Bayrou survived against the odds when he allowed the 2024 budget to repeat for 2025, the default device in France to ensure a Budget when parliament cannot agree one.

In July 2025 François Bayrou deliberately trailed his proposed Budget for 2026 which requires a 44 billion euro saving in the annual State deficit. The Left reacted predictably, ideologically and in total disregard for the reality of State finances today: they called for strikes before parliament could sit again, explicitly to bring down both government and the 2026 Budget proposal.

Since the unexpected announcement of a confidence vote last Monday, Left-wing media have wheeled out their economists to tell us that no budget crisis threatens the French State. Well, Bayrou gave a speech to a national conference of business leaders in Paris on Thursday 28th August and said this: in 2020 the annual interest alone on the accumulated public debt was 30 billion euros; in 2024 that had become 60 billion euros; in 2027, the year scheduled for presidential elections, the interest payments on the debt will become the biggest budget item of State spending, more than for Education or Pensions or “missions régaliennes” ie security both abroad and domestic – the highest spend in 2024 at 79 billion.

Macron meddles vociferously and militarily overseas: yet at home, France suffers increasing breakdown in law and order, including systematic attacks on the police by organised criminals and by political extremists.

The French people do not need war with Russia: they already have war zones at home because Emmanuel Macron has refused to confront crime correctly: he has continued the Establishment policy of pretending the problem does not exist and allowing the Socialist dominated Judiciary to consider the criminal before the victim. Macron, however, does need a war with Russia to divert attention from his failings at home; to promote his ambition to be President of Europe; to keep favour with the western plutocratic interests salivating at the prospect of carving up extensive Russian natural resources.

France is now in a position similar to that before the Revolution in 1789. So says an Op-ed in Le Journal du Dimanche on 24th August 2025. Not only are French State finances extremely vulnerable, the state of law and order in France today is desperate. Over the last year the emboldened, insurrectionary attitude of hooligans, of drugs gangs, and of Far Left militants has become blatant. That is hardly surprising when the President of France thinks only in soundbites and globalisation, and ignores the essential needs of the French people.

Bringing matters to a head in Parliament instead of on the streets, is a deft move by Bayrou. In fact it is absolutely necessary. If – as is likely – he fails to win the vote, he must resign.  The president is then faced with the choice of appointing a new government, or dissolving parliament. That choice is actually a ‘no brainer’ in the context of France today: he must dissolve parliament. Why ? To keep political activity within constitutional and institutional parameters – and off the streets. It is the logic of the Bayrou initiative. The situation requires a government based on a parliamentary majority. But Macron is so absorbed by his Agenda, he may well try to appoint another Prime Minister unacceptable to Left-wingers, and so allow the situation to spiral out of control…

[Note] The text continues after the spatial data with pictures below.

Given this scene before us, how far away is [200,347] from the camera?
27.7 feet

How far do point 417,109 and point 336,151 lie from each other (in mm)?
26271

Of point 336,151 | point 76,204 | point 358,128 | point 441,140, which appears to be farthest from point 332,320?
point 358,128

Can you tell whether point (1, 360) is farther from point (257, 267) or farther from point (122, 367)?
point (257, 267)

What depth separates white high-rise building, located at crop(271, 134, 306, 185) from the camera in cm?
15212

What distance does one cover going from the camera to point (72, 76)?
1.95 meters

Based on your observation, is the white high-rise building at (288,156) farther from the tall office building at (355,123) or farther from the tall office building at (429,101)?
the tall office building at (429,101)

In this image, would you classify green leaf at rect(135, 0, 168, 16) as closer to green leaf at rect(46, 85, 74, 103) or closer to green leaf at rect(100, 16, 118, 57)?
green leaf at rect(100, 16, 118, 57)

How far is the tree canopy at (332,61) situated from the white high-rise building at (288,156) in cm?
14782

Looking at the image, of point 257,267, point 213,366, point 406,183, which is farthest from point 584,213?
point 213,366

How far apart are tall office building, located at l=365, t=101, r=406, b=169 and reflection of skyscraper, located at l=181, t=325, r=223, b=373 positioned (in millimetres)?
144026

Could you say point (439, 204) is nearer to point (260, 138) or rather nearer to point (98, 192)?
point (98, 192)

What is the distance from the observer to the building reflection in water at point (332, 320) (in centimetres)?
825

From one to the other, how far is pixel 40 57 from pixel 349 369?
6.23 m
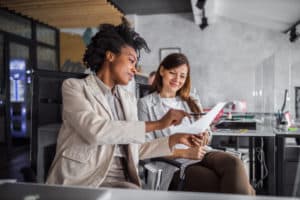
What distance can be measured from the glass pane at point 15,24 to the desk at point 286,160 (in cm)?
299

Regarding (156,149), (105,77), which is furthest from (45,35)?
(156,149)

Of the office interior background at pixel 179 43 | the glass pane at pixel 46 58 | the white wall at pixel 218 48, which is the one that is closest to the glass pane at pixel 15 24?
the office interior background at pixel 179 43

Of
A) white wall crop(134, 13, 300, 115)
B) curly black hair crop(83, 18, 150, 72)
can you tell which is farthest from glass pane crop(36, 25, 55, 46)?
curly black hair crop(83, 18, 150, 72)

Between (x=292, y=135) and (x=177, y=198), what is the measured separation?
1435mm

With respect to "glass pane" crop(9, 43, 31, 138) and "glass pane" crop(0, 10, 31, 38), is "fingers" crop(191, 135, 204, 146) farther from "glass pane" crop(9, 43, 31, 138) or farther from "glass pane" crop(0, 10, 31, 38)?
"glass pane" crop(0, 10, 31, 38)

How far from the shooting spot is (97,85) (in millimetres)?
739

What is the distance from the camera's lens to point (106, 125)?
587 millimetres

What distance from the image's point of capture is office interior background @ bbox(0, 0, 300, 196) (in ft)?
9.89

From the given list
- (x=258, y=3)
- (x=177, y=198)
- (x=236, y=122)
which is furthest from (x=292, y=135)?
(x=258, y=3)

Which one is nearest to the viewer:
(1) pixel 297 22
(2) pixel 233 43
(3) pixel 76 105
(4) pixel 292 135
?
(3) pixel 76 105

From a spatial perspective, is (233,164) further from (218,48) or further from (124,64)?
(218,48)

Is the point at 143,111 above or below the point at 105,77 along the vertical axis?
below

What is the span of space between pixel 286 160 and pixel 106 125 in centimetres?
142

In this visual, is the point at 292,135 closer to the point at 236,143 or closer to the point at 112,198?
the point at 236,143
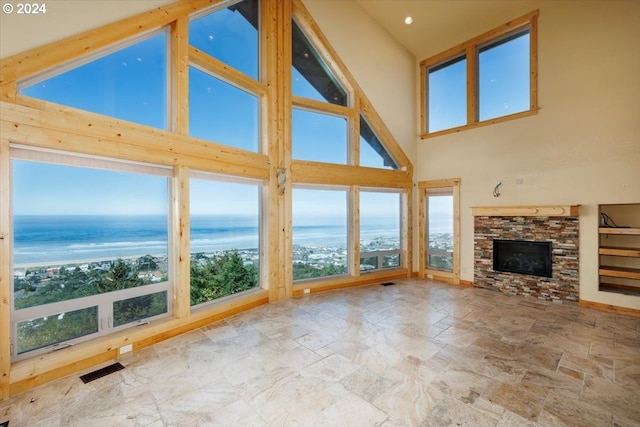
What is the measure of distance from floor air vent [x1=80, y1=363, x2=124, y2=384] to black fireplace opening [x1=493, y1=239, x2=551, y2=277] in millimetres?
6566

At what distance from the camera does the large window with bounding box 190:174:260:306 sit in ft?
14.0

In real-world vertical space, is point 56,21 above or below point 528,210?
above

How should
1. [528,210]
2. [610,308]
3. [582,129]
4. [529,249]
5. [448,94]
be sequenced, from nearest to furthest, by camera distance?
[610,308] → [582,129] → [528,210] → [529,249] → [448,94]

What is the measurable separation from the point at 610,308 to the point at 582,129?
3.05m

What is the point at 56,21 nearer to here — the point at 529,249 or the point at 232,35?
the point at 232,35

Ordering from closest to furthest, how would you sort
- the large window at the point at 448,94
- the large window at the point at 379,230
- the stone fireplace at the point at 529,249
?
the stone fireplace at the point at 529,249 < the large window at the point at 379,230 < the large window at the point at 448,94

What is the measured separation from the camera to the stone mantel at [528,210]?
5.02 m

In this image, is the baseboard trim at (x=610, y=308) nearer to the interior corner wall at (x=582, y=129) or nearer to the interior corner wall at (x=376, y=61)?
the interior corner wall at (x=582, y=129)

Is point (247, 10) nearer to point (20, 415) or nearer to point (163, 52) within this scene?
→ point (163, 52)

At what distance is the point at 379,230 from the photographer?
6832mm

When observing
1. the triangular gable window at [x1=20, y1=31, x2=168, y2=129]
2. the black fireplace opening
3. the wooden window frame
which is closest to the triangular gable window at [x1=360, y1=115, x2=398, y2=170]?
the wooden window frame

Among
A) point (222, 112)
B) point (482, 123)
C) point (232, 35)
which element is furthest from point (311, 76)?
point (482, 123)

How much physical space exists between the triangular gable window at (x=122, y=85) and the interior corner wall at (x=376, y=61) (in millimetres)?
3306

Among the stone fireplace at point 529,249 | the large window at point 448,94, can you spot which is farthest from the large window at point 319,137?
the stone fireplace at point 529,249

But new elections in the autumn may well only delay the crisis, anyway. If the Left wins, they will likely make the Budget deficit worse, as well as continue to ignore the crisis in law and order and the problem of religious extremism. If the centre Right comes in, they will be faced with the same straight refusal of the Left to swallow any budget restraint, and so the unions will be on the streets again. If the Rassemblement National wins, the Left regards Revolution as perfectly legitimate.

All this is not helped by a media mentality which hypes to gain audience share (nb the ‘double or quits’ metaphor); which thinks according to the ideological stereotypes of our day; and which fails to take its share of the responsibility for the state of French politics today.